▶ Requirements
Rewrite all of the records below with every instance of "flagpole" changed to "flag pole" and everything else unchanged. Omit the pictures from your answer.

— Start of Given data —

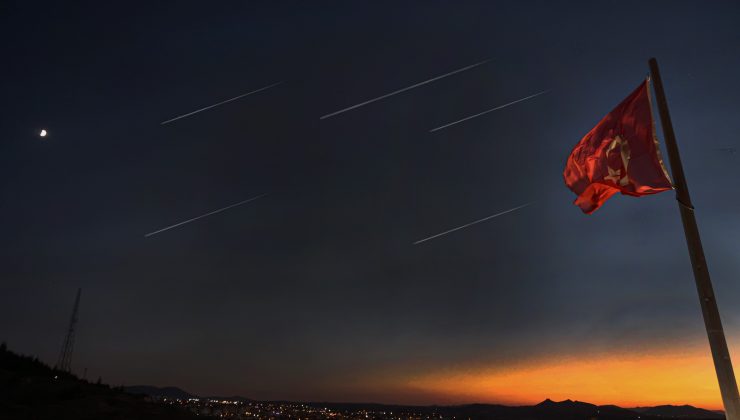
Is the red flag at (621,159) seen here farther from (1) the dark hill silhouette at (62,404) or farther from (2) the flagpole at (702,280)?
(1) the dark hill silhouette at (62,404)

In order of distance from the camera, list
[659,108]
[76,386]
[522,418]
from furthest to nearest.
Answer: [522,418] < [76,386] < [659,108]

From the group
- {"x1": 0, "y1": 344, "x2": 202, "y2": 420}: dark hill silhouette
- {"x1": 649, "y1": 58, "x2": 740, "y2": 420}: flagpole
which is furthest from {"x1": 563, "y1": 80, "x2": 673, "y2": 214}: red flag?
{"x1": 0, "y1": 344, "x2": 202, "y2": 420}: dark hill silhouette

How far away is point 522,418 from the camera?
17050cm

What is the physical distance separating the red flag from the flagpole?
1.38 ft

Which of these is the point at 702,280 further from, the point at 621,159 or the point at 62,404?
the point at 62,404

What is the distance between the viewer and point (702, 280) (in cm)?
956

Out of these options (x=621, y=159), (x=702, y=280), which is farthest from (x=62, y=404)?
(x=702, y=280)

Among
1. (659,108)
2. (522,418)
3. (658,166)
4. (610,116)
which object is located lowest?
(522,418)

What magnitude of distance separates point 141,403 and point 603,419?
528ft

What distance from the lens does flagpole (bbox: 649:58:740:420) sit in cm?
896

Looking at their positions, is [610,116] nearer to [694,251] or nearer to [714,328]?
[694,251]

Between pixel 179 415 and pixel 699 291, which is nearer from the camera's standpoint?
pixel 699 291

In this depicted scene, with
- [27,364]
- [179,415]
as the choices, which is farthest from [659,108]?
[27,364]

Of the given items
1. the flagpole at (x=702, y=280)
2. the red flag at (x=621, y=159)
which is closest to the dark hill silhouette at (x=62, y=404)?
the red flag at (x=621, y=159)
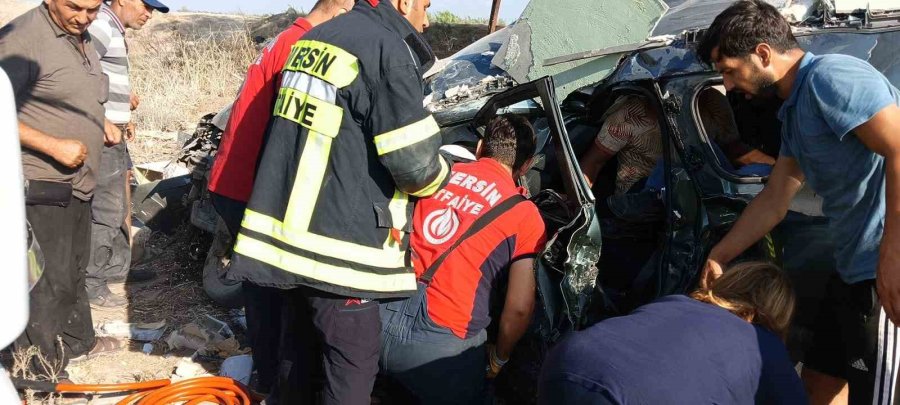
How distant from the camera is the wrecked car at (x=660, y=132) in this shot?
10.3 ft

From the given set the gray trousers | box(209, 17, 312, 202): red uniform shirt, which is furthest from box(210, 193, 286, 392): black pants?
the gray trousers

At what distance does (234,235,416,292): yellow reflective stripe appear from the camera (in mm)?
2656

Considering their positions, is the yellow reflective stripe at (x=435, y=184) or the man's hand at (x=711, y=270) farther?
the man's hand at (x=711, y=270)

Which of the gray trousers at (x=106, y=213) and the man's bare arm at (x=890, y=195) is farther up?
the man's bare arm at (x=890, y=195)

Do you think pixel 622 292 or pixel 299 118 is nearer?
pixel 299 118

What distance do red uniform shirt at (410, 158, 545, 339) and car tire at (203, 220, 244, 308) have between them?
1.62 metres

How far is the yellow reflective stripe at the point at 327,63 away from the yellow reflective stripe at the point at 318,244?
49 cm

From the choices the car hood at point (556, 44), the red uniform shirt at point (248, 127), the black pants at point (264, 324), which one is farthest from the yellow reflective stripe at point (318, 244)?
the car hood at point (556, 44)

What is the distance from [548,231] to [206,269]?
2121mm

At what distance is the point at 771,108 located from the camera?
11.6ft

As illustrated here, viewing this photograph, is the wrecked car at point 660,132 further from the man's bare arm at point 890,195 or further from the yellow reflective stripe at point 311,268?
the yellow reflective stripe at point 311,268

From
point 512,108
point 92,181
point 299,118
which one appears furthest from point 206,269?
point 299,118

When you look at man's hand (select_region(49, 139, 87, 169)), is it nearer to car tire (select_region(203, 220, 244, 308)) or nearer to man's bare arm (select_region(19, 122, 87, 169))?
man's bare arm (select_region(19, 122, 87, 169))

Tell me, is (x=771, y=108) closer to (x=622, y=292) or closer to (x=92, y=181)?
(x=622, y=292)
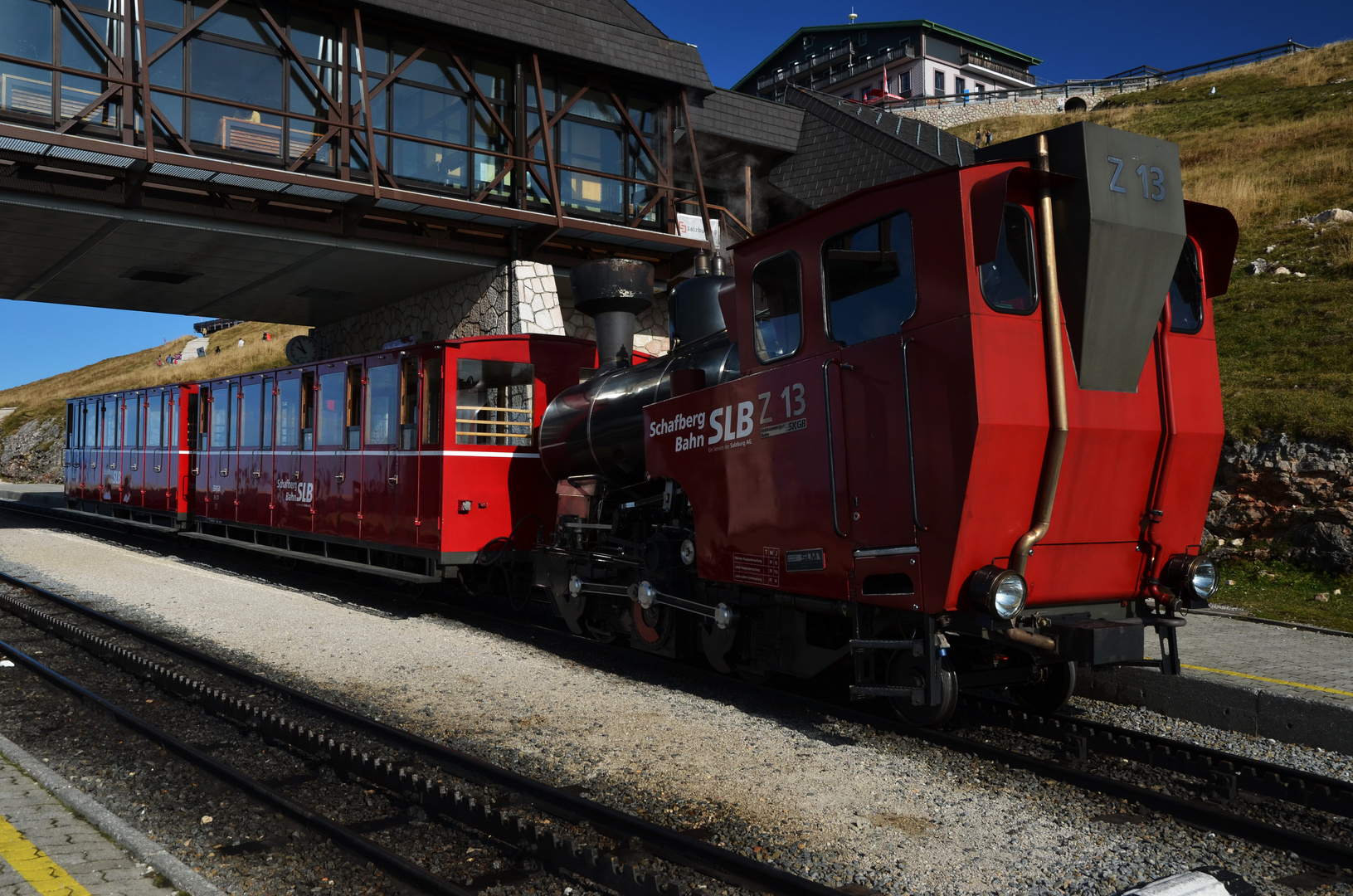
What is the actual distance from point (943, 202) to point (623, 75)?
12.9 metres

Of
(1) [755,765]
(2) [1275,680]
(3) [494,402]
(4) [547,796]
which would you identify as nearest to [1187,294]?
(2) [1275,680]

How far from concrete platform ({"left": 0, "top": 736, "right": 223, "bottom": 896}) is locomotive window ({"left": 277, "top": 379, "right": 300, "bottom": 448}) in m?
8.50

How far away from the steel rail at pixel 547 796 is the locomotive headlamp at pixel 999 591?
1.77 metres

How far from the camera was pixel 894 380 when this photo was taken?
5223 mm

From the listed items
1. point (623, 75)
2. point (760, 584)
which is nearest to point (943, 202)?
point (760, 584)

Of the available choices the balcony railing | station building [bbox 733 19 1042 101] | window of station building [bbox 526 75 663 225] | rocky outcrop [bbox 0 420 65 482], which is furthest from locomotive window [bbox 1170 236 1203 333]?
the balcony railing

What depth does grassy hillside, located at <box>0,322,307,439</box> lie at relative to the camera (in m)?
49.7

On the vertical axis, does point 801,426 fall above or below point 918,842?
above

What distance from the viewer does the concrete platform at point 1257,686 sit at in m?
5.74

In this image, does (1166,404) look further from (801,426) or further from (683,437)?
(683,437)

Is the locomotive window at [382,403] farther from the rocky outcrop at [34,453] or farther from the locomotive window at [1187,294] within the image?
the rocky outcrop at [34,453]

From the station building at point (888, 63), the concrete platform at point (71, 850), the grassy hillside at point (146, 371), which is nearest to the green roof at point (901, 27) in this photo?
the station building at point (888, 63)

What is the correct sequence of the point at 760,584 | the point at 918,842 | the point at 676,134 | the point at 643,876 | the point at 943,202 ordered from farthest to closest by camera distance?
the point at 676,134 → the point at 760,584 → the point at 943,202 → the point at 918,842 → the point at 643,876

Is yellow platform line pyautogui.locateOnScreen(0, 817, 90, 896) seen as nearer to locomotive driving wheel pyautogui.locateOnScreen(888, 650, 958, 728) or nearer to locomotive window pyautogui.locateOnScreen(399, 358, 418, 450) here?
locomotive driving wheel pyautogui.locateOnScreen(888, 650, 958, 728)
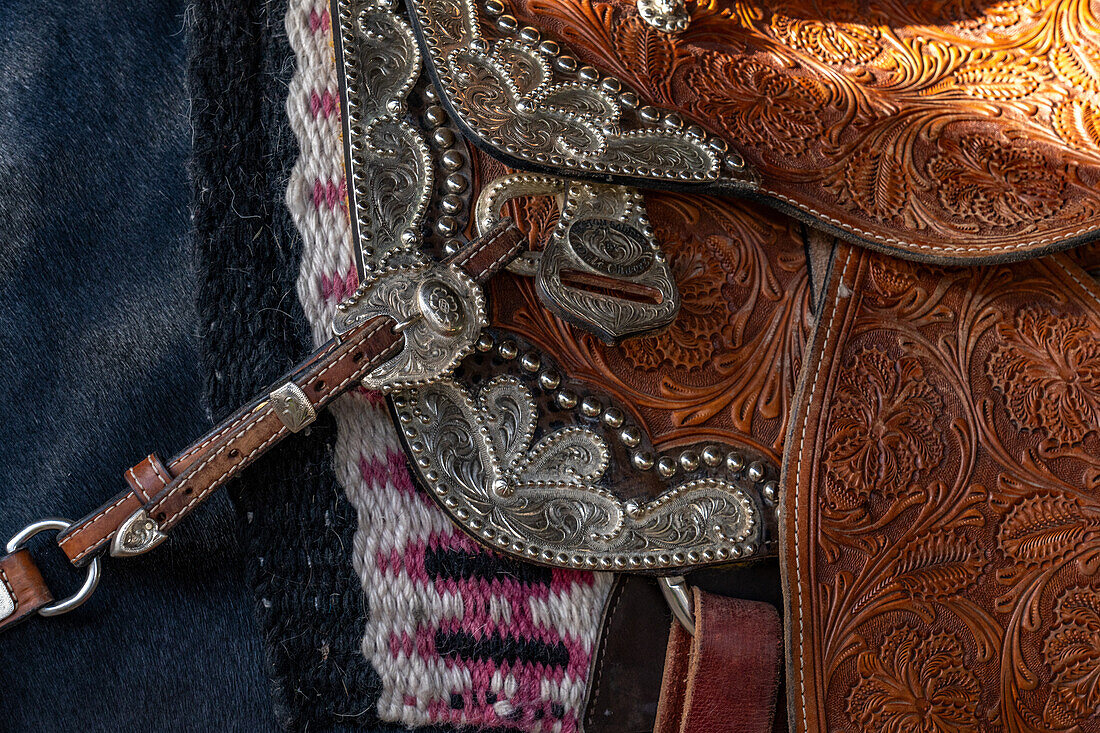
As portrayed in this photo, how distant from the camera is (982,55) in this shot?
938 mm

— End of Given data —

▶ Exercise solution
Is the red flag at (621,159) seen here farther from (1) the dark hill silhouette at (62,404) or farther from (2) the flag pole at (702,280)?
(1) the dark hill silhouette at (62,404)

In order of distance from the camera, list
[659,108]
[76,386]
[522,418]
from furthest to nearest.
Answer: [522,418] < [76,386] < [659,108]

From the group
- {"x1": 0, "y1": 344, "x2": 202, "y2": 420}: dark hill silhouette
- {"x1": 649, "y1": 58, "x2": 740, "y2": 420}: flag pole
which is furthest from {"x1": 563, "y1": 80, "x2": 673, "y2": 214}: red flag?
{"x1": 0, "y1": 344, "x2": 202, "y2": 420}: dark hill silhouette

How far away is point 522,418 from the camera?
17050cm

What is the physical distance separating the red flag from the flag pole?
1.38 ft

Which of these is the point at 702,280 further from, the point at 621,159 or the point at 62,404?
the point at 62,404

What is the distance between the viewer and point (702, 280) (in cm)?
956

Out of these options (x=621, y=159), (x=702, y=280), which is farthest from (x=62, y=404)?
(x=702, y=280)

Among
1. (659,108)
2. (522,418)
3. (658,166)
4. (610,116)
which object is located lowest?
(522,418)

What magnitude of distance separates point 141,403 and point 603,419?
528ft

What distance from the lens does flag pole (bbox: 649:58:740:420) sit in cm?
896

Looking at their positions, is [610,116] nearer to [694,251] or nearer to [714,328]?
[694,251]

Between pixel 179 415 and pixel 699 291, which is nearer from the camera's standpoint?
pixel 699 291

In this depicted scene, with
- [27,364]
- [179,415]
as the choices, which is farthest from [659,108]?
[27,364]

Of the given items
1. the flag pole at (x=702, y=280)
2. the red flag at (x=621, y=159)
which is closest to the dark hill silhouette at (x=62, y=404)?
the red flag at (x=621, y=159)
How distant from the camera is the wrecked car at (x=660, y=132) in this shot?
10.3 ft

From the given set the gray trousers | box(209, 17, 312, 202): red uniform shirt, which is furthest from box(210, 193, 286, 392): black pants?
the gray trousers

At what distance does (234,235,416,292): yellow reflective stripe appear from the camera (in mm)?
2656

Considering their positions, is the yellow reflective stripe at (x=435, y=184) or the man's hand at (x=711, y=270) farther?
the man's hand at (x=711, y=270)

Which of the gray trousers at (x=106, y=213) and the man's bare arm at (x=890, y=195) is farther up?
the man's bare arm at (x=890, y=195)

Do you think pixel 622 292 or pixel 299 118 is nearer?
pixel 299 118

What distance do red uniform shirt at (410, 158, 545, 339) and car tire at (203, 220, 244, 308) have between them?
1.62 metres

How far is the yellow reflective stripe at the point at 327,63 away from the yellow reflective stripe at the point at 318,244?
49 cm

From the choices the car hood at point (556, 44), the red uniform shirt at point (248, 127), the black pants at point (264, 324), which one is farthest from the yellow reflective stripe at point (318, 244)?
the car hood at point (556, 44)

What is the distance from [548,231] to [206,269]?
2121mm

At what distance is the point at 771,108 located from the camera?
11.6ft

As illustrated here, viewing this photograph, is the wrecked car at point 660,132 further from the man's bare arm at point 890,195 or further from the yellow reflective stripe at point 311,268?
the yellow reflective stripe at point 311,268

From
point 512,108
point 92,181
point 299,118
which one appears furthest from point 206,269?
point 299,118

When you look at man's hand (select_region(49, 139, 87, 169)), is it nearer to car tire (select_region(203, 220, 244, 308)) or nearer to man's bare arm (select_region(19, 122, 87, 169))?
man's bare arm (select_region(19, 122, 87, 169))

Tell me, is (x=771, y=108) closer to (x=622, y=292) or closer to (x=92, y=181)?
(x=622, y=292)
What is the actual distance from point (943, 202) to point (623, 75)?
12.9 metres

Of
(1) [755,765]
(2) [1275,680]
(3) [494,402]
(4) [547,796]
which would you identify as nearest to [1187,294]?
(2) [1275,680]

How far from concrete platform ({"left": 0, "top": 736, "right": 223, "bottom": 896}) is locomotive window ({"left": 277, "top": 379, "right": 300, "bottom": 448}) in m?
8.50

How far away from the steel rail at pixel 547 796 is the locomotive headlamp at pixel 999 591?
1.77 metres

How far from the camera was pixel 894 380 when this photo was taken?
5223 mm

From the listed items
1. point (623, 75)
2. point (760, 584)
which is nearest to point (943, 202)?
point (760, 584)

Of the available choices the balcony railing | station building [bbox 733 19 1042 101] | window of station building [bbox 526 75 663 225] | rocky outcrop [bbox 0 420 65 482], which is furthest from locomotive window [bbox 1170 236 1203 333]?
the balcony railing

What depth does grassy hillside, located at <box>0,322,307,439</box> lie at relative to the camera (in m)?
49.7

On the vertical axis, does point 801,426 fall above or below point 918,842?
above

What distance from the viewer does the concrete platform at point 1257,686 sit at in m?
5.74

In this image, does (1166,404) look further from (801,426) or further from (683,437)?
(683,437)

Is the locomotive window at [382,403] farther from the rocky outcrop at [34,453] or farther from the locomotive window at [1187,294] within the image?
the rocky outcrop at [34,453]

From the station building at point (888, 63), the concrete platform at point (71, 850), the grassy hillside at point (146, 371), which is nearest to the green roof at point (901, 27) in this photo?
the station building at point (888, 63)

What is the correct sequence of the point at 760,584 | the point at 918,842 | the point at 676,134 | the point at 643,876 | the point at 943,202 ordered from farthest to closest by camera distance?
the point at 676,134 → the point at 760,584 → the point at 943,202 → the point at 918,842 → the point at 643,876

Is yellow platform line pyautogui.locateOnScreen(0, 817, 90, 896) seen as nearer to locomotive driving wheel pyautogui.locateOnScreen(888, 650, 958, 728) or nearer to locomotive window pyautogui.locateOnScreen(399, 358, 418, 450) here?
locomotive driving wheel pyautogui.locateOnScreen(888, 650, 958, 728)
As portrayed in this photo, how distant from the camera is (982,55) in this shot?
938 mm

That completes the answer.